In the case of offering of convertible bonds or bonds with warrants by public companies, securities companies or fund management companies, in addition to the documents mentioned in Point (i) to (viii) above, the bond offering dossier shall include:
(x) Application for registration of bond offering in a form;
(xi) Copy of the decision to approve the bond offering dossier issued by the General Meeting of Shareholders/Board of Directors;
(xii) Commitment with no violations against regulations on cross ownership as prescribed in the Law on Enterprise at the time of conversion from bonds into shares and exercise of warrant.
In the case of offering of secured bonds, in addition to the documents mentioned in Point (i) to (xii) above, the bond offering dossier shall also include:
(xiii) Documentary evidence of the legal status of the collateral and collateral valuation reports provided by qualified valuation service providers; documents proving completion of registration of collateral as security interest;
(xiv) Documents/information on the order of payments made to bondholders if the collateral is used for debt payment.
In addition, the bond offering dossier includes the following documents:
(xv) The written certification of bond buyers;
(xvi) The written confirmation by the organization providing bidding, underwriting or brokerage services of transfer of funds raised from the bond offering to the issuer’s account. If the issuer is a commercial bank, its confirmation of receipt of adequate funds raised from the bond issue is required;
(xvii) Other documents related to the bond offering (if any).
10. Must a publicly unlisted company develop a bond issuance plan?
Yes, it must do so.
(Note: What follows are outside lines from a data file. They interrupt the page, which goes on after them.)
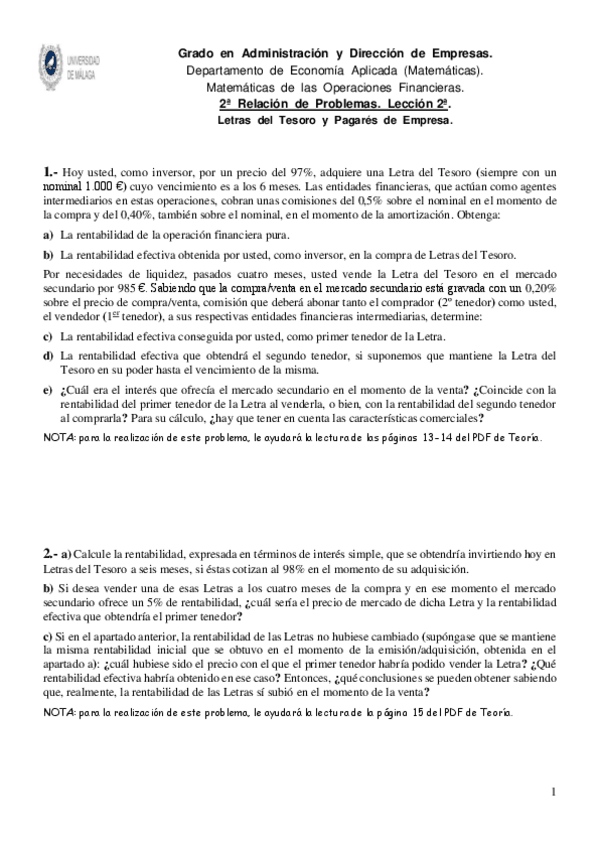 UNIVERSIDAD DE MÁLAGA

Grado en Administración y Dirección de Empresas.
Departamento de Economía Aplicada (Matemáticas).
Matemáticas de las Operaciones Financieras.
2ª Relación de Problemas. Lección 2ª.
Letras del Tesoro y Pagarés de Empresa.

1.- Hoy usted, como inversor, por un precio del 97%, adquiere una Letra del Tesoro (siempre con un nominal 1.000 €) cuyo vencimiento es a los 6 meses. Las entidades financieras, que actúan como agentes intermediarios en estas operaciones, cobran unas comisiones del 0,5% sobre el nominal en el momento de la compra y del 0,40%, también sobre el nominal, en el momento de la amortización. Obtenga:

a) La rentabilidad de la operación financiera pura.

b) La rentabilidad efectiva obtenida por usted, como inversor, en la compra de Letras del Tesoro.

Por necesidades de liquidez, pasados cuatro meses, usted vende la Letra del Tesoro en el mercado secundario por 985 €. Sabiendo que la compra/venta en el mercado secundario está gravada con un 0,20% sobre el precio de compra/venta, comisión que deberá abonar tanto el comprador (2º tenedor) como usted, el vendedor (1er tenedor), a sus respectivas entidades financieras intermediarias, determine:

c) La rentabilidad efectiva conseguida por usted, como primer tenedor de la Letra.

d) La rentabilidad efectiva que obtendrá el segundo tenedor, si suponemos que mantiene la Letra del Tesoro en su poder hasta el vencimiento de la misma.

e) ¿Cuál era el interés que ofrecía el mercado secundario en el momento de la venta? ¿Coincide con la rentabilidad del primer tenedor de la Letra al venderla, o bien, con la rentabilidad del segundo tenedor al comprarla? Para su cálculo, ¿hay que tener en cuenta las características comerciales?

NOTA: para la realización de este problema, le ayudará la lectura de las páginas 13-14 del PDF de Teoría.

2.- a) Calcule la rentabilidad, expresada en términos de interés simple, que se obtendría invirtiendo hoy en Letras del Tesoro a seis meses, si éstas cotizan al 98% en el momento de su adquisición.

b) Si desea vender una de esas Letras a los cuatro meses de la compra y en ese momento el mercado secundario ofrece un 5% de rentabilidad, ¿cuál sería el precio de mercado de dicha Letra y la rentabilidad efectiva que obtendría el primer tenedor?

c) Si en el apartado anterior, la rentabilidad de las Letras no hubiese cambiado (supóngase que se mantiene la misma rentabilidad inicial que se obtuvo en el momento de la emisión/adquisición, obtenida en el apartado a): ¿cuál hubiese sido el precio con el que el primer tenedor habría podido vender la Letra? ¿Qué rentabilidad efectiva habría obtenido en ese caso? Entonces, ¿qué conclusiones se pueden obtener sabiendo que, realmente, la rentabilidad de las Letras sí subió en el momento de la venta?

NOTA: para la realización de este problema, le ayudará la lectura de la página 15 del PDF de Teoría.

1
Publicly unlisted companies issuing bonds must develop a bond issuance plan for obtaining approval from a competent authority and serve as a basis for information disclosure.
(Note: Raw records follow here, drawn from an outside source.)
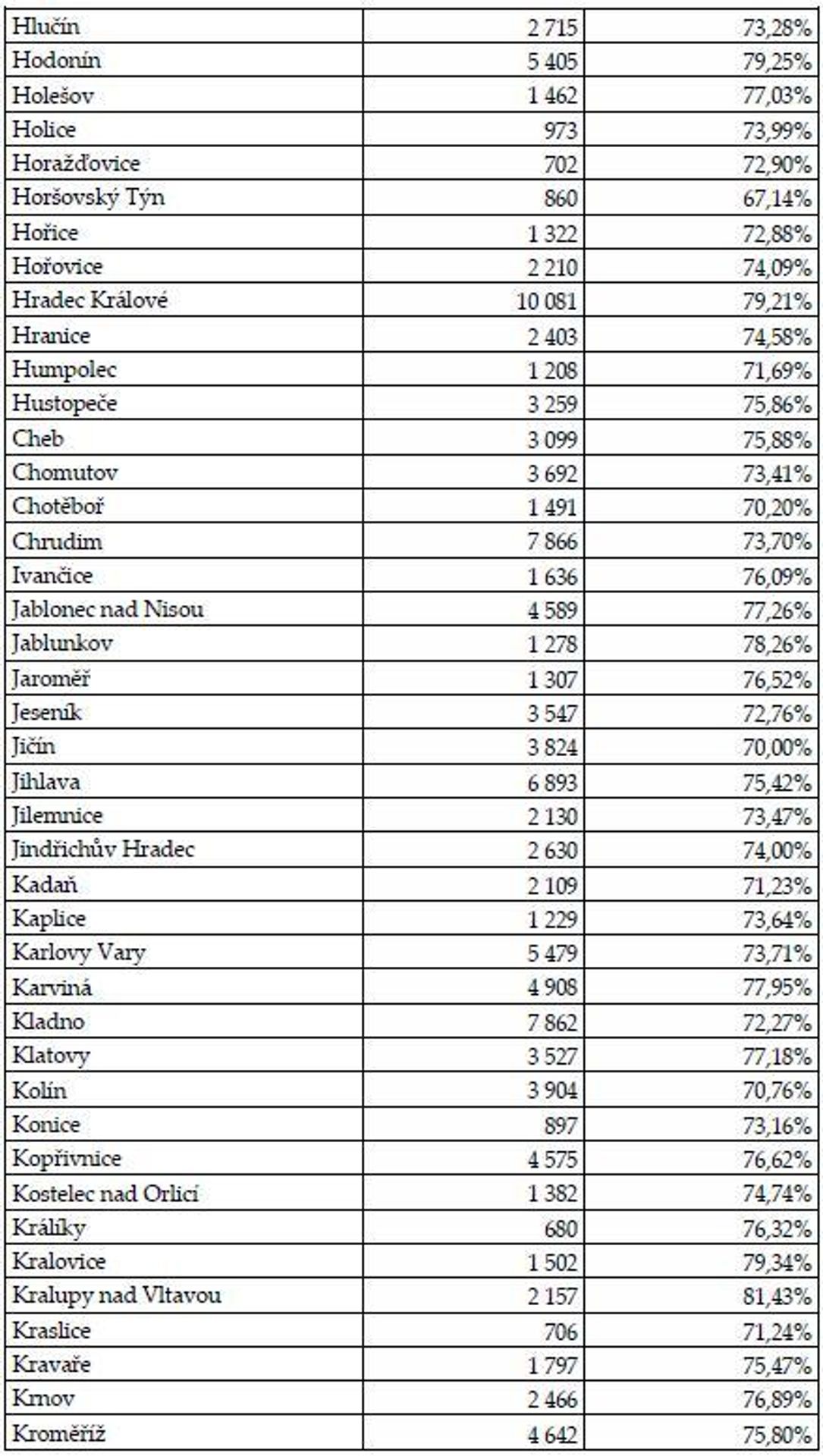 | Hlučín | 2 715 | 73,28% |
|---|---|---|
| Hodonín | 5 405 | 79,25% |
| Holešov | 1 462 | 77,03% |
| Holice | 973 | 73,99% |
| Horažďovice | 702 | 72,90% |
| Horšovský Týn | 860 | 67,14% |
| Hořice | 1 322 | 72,88% |
| Hořovice | 2 210 | 74,09% |
| Hradec Králové | 10 081 | 79,21% |
| Hranice | 2 403 | 74,58% |
| Humpolec | 1 208 | 71,69% |
| Hustopeče | 3 259 | 75,86% |
| Cheb | 3 099 | 75,88% |
| Chomutov | 3 692 | 73,41% |
| Chotěboř | 1 491 | 70,20% |
| Chrudim | 7 866 | 73,70% |
| Ivančice | 1 636 | 76,09% |
| Jablonec nad Nisou | 4 589 | 77,26% |
| Jablunkov | 1 278 | 78,26% |
| Jaroměř | 1 307 | 76,52% |
| Jeseník | 3 547 | 72,76% |
| Jičín | 3 824 | 70,00% |
| Jihlava | 6 893 | 75,42% |
| Jilemnice | 2 130 | 73,47% |
| Jindřichův Hradec | 2 630 | 74,00% |
| Kadaň | 2 109 | 71,23% |
| Kaplice | 1 229 | 73,64% |
| Karlovy Vary | 5 479 | 73,71% |
| Karviná | 4 908 | 77,95% |
| Kladno | 7 862 | 72,27% |
| Klatovy | 3 527 | 77,18% |
| Kolín | 3 904 | 70,76% |
| Konice | 897 | 73,16% |
| Kopřivnice | 4 575 | 76,62% |
| Kostelec nad Orlicí | 1 382 | 74,74% |
| Králíky | 680 | 76,32% |
| Kralovice | 1 502 | 79,34% |
| Kralupy nad Vltavou | 2 157 | 81,43% |
| Kraslice | 706 | 71,24% |
| Kravaře | 1 797 | 75,47% |
| Krnov | 2 466 | 76,89% |
| Kroměříž | 4 642 | 75,80% |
11. How are the registration and deposition of the publicly unlisted company regulated by law?
A publicly unlisted company must register and deposit its bonds within the time limit as follows:
(i) 05 working days from the date on which SSC gives a notification of receipt of report on the private placement of convertible bonds or warrant-linked bonds by a public company, securities company or fund management company; or
(ii) 05 working days from the date on which the issuer discloses offering results other than those specified in point (i) above.
Bonds must be deposited at Viet Nam Securities Depository and Clearing Corporation (VSDC) through depository members before they are traded or their ownership is transferred, unless otherwise prescribed by the Ministry of Finance of Vietnam.
12. How is the restriction on transferring bonds issued by a publicly unlisted company regulated by law?
Vietnamese law shall restrict transferring of bonds as follows:
(i) Investors who buy or transfer private bonds must be professional securities investors or strategic investors defined in the bond issuance plan;
(ii) Convertible bonds and bonds with warrants subject to transfer restriction for a minimum of 03 years for strategic investors and at least 01 year for professional securities investors from the date of completion, except for transfer between professional securities investors or in compliance with legally effective court judgments or decisions, arbitration decisions or inheritance as prescribed.